Seven Reads
We are proud to announce the fifth year of Spartanburg High School's summer reading program, now called Seven Reads. The purpose of this program is to bring the school and community together, to have authors visit the campus and interact with the students, and to encourage a life-long love of reading. By giving every SHS student and key community leaders a nationally-acclaimed novel to read over the summer, we hope to encourage school-wide and community-wide participation in this program. We look forward to Sharon Draper, author of three of our selected books, visiting the campus this school year on September 17, 2010. We invite the parents and the community to participate with us in this program by reading along with us, and we welcome all to come and meet the authors on the designated Seven Reads day.

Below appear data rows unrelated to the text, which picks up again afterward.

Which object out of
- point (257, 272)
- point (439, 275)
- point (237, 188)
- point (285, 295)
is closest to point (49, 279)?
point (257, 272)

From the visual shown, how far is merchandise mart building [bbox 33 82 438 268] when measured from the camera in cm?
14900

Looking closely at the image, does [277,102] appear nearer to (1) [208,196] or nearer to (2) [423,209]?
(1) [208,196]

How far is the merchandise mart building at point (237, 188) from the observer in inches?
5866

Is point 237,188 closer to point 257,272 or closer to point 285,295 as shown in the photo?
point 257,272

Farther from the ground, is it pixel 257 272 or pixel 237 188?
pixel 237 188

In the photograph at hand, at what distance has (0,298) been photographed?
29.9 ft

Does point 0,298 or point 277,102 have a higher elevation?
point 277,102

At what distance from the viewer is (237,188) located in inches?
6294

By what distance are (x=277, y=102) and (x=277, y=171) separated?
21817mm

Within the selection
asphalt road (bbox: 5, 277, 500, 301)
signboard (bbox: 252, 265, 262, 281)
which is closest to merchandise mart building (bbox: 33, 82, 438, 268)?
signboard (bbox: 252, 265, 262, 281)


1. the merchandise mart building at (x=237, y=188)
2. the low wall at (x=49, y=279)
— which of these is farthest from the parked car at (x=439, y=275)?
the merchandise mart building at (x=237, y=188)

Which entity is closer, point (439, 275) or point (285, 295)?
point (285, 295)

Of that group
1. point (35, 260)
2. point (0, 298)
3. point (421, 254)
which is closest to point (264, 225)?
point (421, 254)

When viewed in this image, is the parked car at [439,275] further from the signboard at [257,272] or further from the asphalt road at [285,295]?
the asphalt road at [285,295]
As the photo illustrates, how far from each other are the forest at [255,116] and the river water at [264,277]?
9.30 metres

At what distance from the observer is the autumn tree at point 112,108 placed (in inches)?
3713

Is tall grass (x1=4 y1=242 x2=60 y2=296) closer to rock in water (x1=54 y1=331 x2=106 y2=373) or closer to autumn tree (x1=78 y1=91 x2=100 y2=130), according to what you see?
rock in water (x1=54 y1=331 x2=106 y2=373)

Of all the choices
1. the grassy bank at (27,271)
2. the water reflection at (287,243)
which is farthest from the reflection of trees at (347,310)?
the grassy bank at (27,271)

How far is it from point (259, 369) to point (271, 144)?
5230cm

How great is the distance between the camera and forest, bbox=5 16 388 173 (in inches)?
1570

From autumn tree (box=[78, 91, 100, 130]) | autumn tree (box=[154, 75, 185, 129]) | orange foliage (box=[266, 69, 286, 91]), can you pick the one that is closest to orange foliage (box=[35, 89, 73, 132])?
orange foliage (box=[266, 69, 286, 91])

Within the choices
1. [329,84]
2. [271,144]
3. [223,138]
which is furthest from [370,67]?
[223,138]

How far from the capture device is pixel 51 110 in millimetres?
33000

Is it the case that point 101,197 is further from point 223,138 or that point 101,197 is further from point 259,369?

This year, our teachers, administrators, and guidance counselors helped to select a group of seven students from each grade to become Seven Reads Ambassadors for this program. The Ambassadors will be responsible for encouraging their peers to read, helping with the author visits, and planning exciting activities around our chosen books. By making this more of a student-led initiative, we hope the program will better meet the needs and desires of our youth. Along with our teachers' continued support, our parents' encouragement, and Spartanburg's community interest, we hope not only to provide the students with a good read, but also to encourage life-long reading and learning. Students who participate in the book chat and read their books will have an opportunity to win cash/incentive prizes. We will not have a point system for completing projects, but instead students will be asked to answer a simple (non-graded) in-class prompt for assessment.
Please contact Cara Lynn Cannon (680-9534), Seven Reads Committee Chair, with any questions or suggestions. We enjoy hearing from you!
Book List
- The Battle of Jericho by Sharon Draper (author visiting): What would you be willing to do to gain acceptance by the most popular group of kids at school? Would you do what you know is right, or would you do the things that would make you popular? Jericho Prescott, a junior at Frederick Douglass High School, is offered the opportunity to pledge the most popular club at the school--the Warriors of Distinction. On the surface the club seems to be wonderful--it's been around for almost fifty years and is highly respected by the community. But under the surface, the club has many undisclosed activities, known only to those who go through the secret initiation rituals. The Battle of Jericho is about the power of peer pressure, and making decisions which might affect the rest of one's life.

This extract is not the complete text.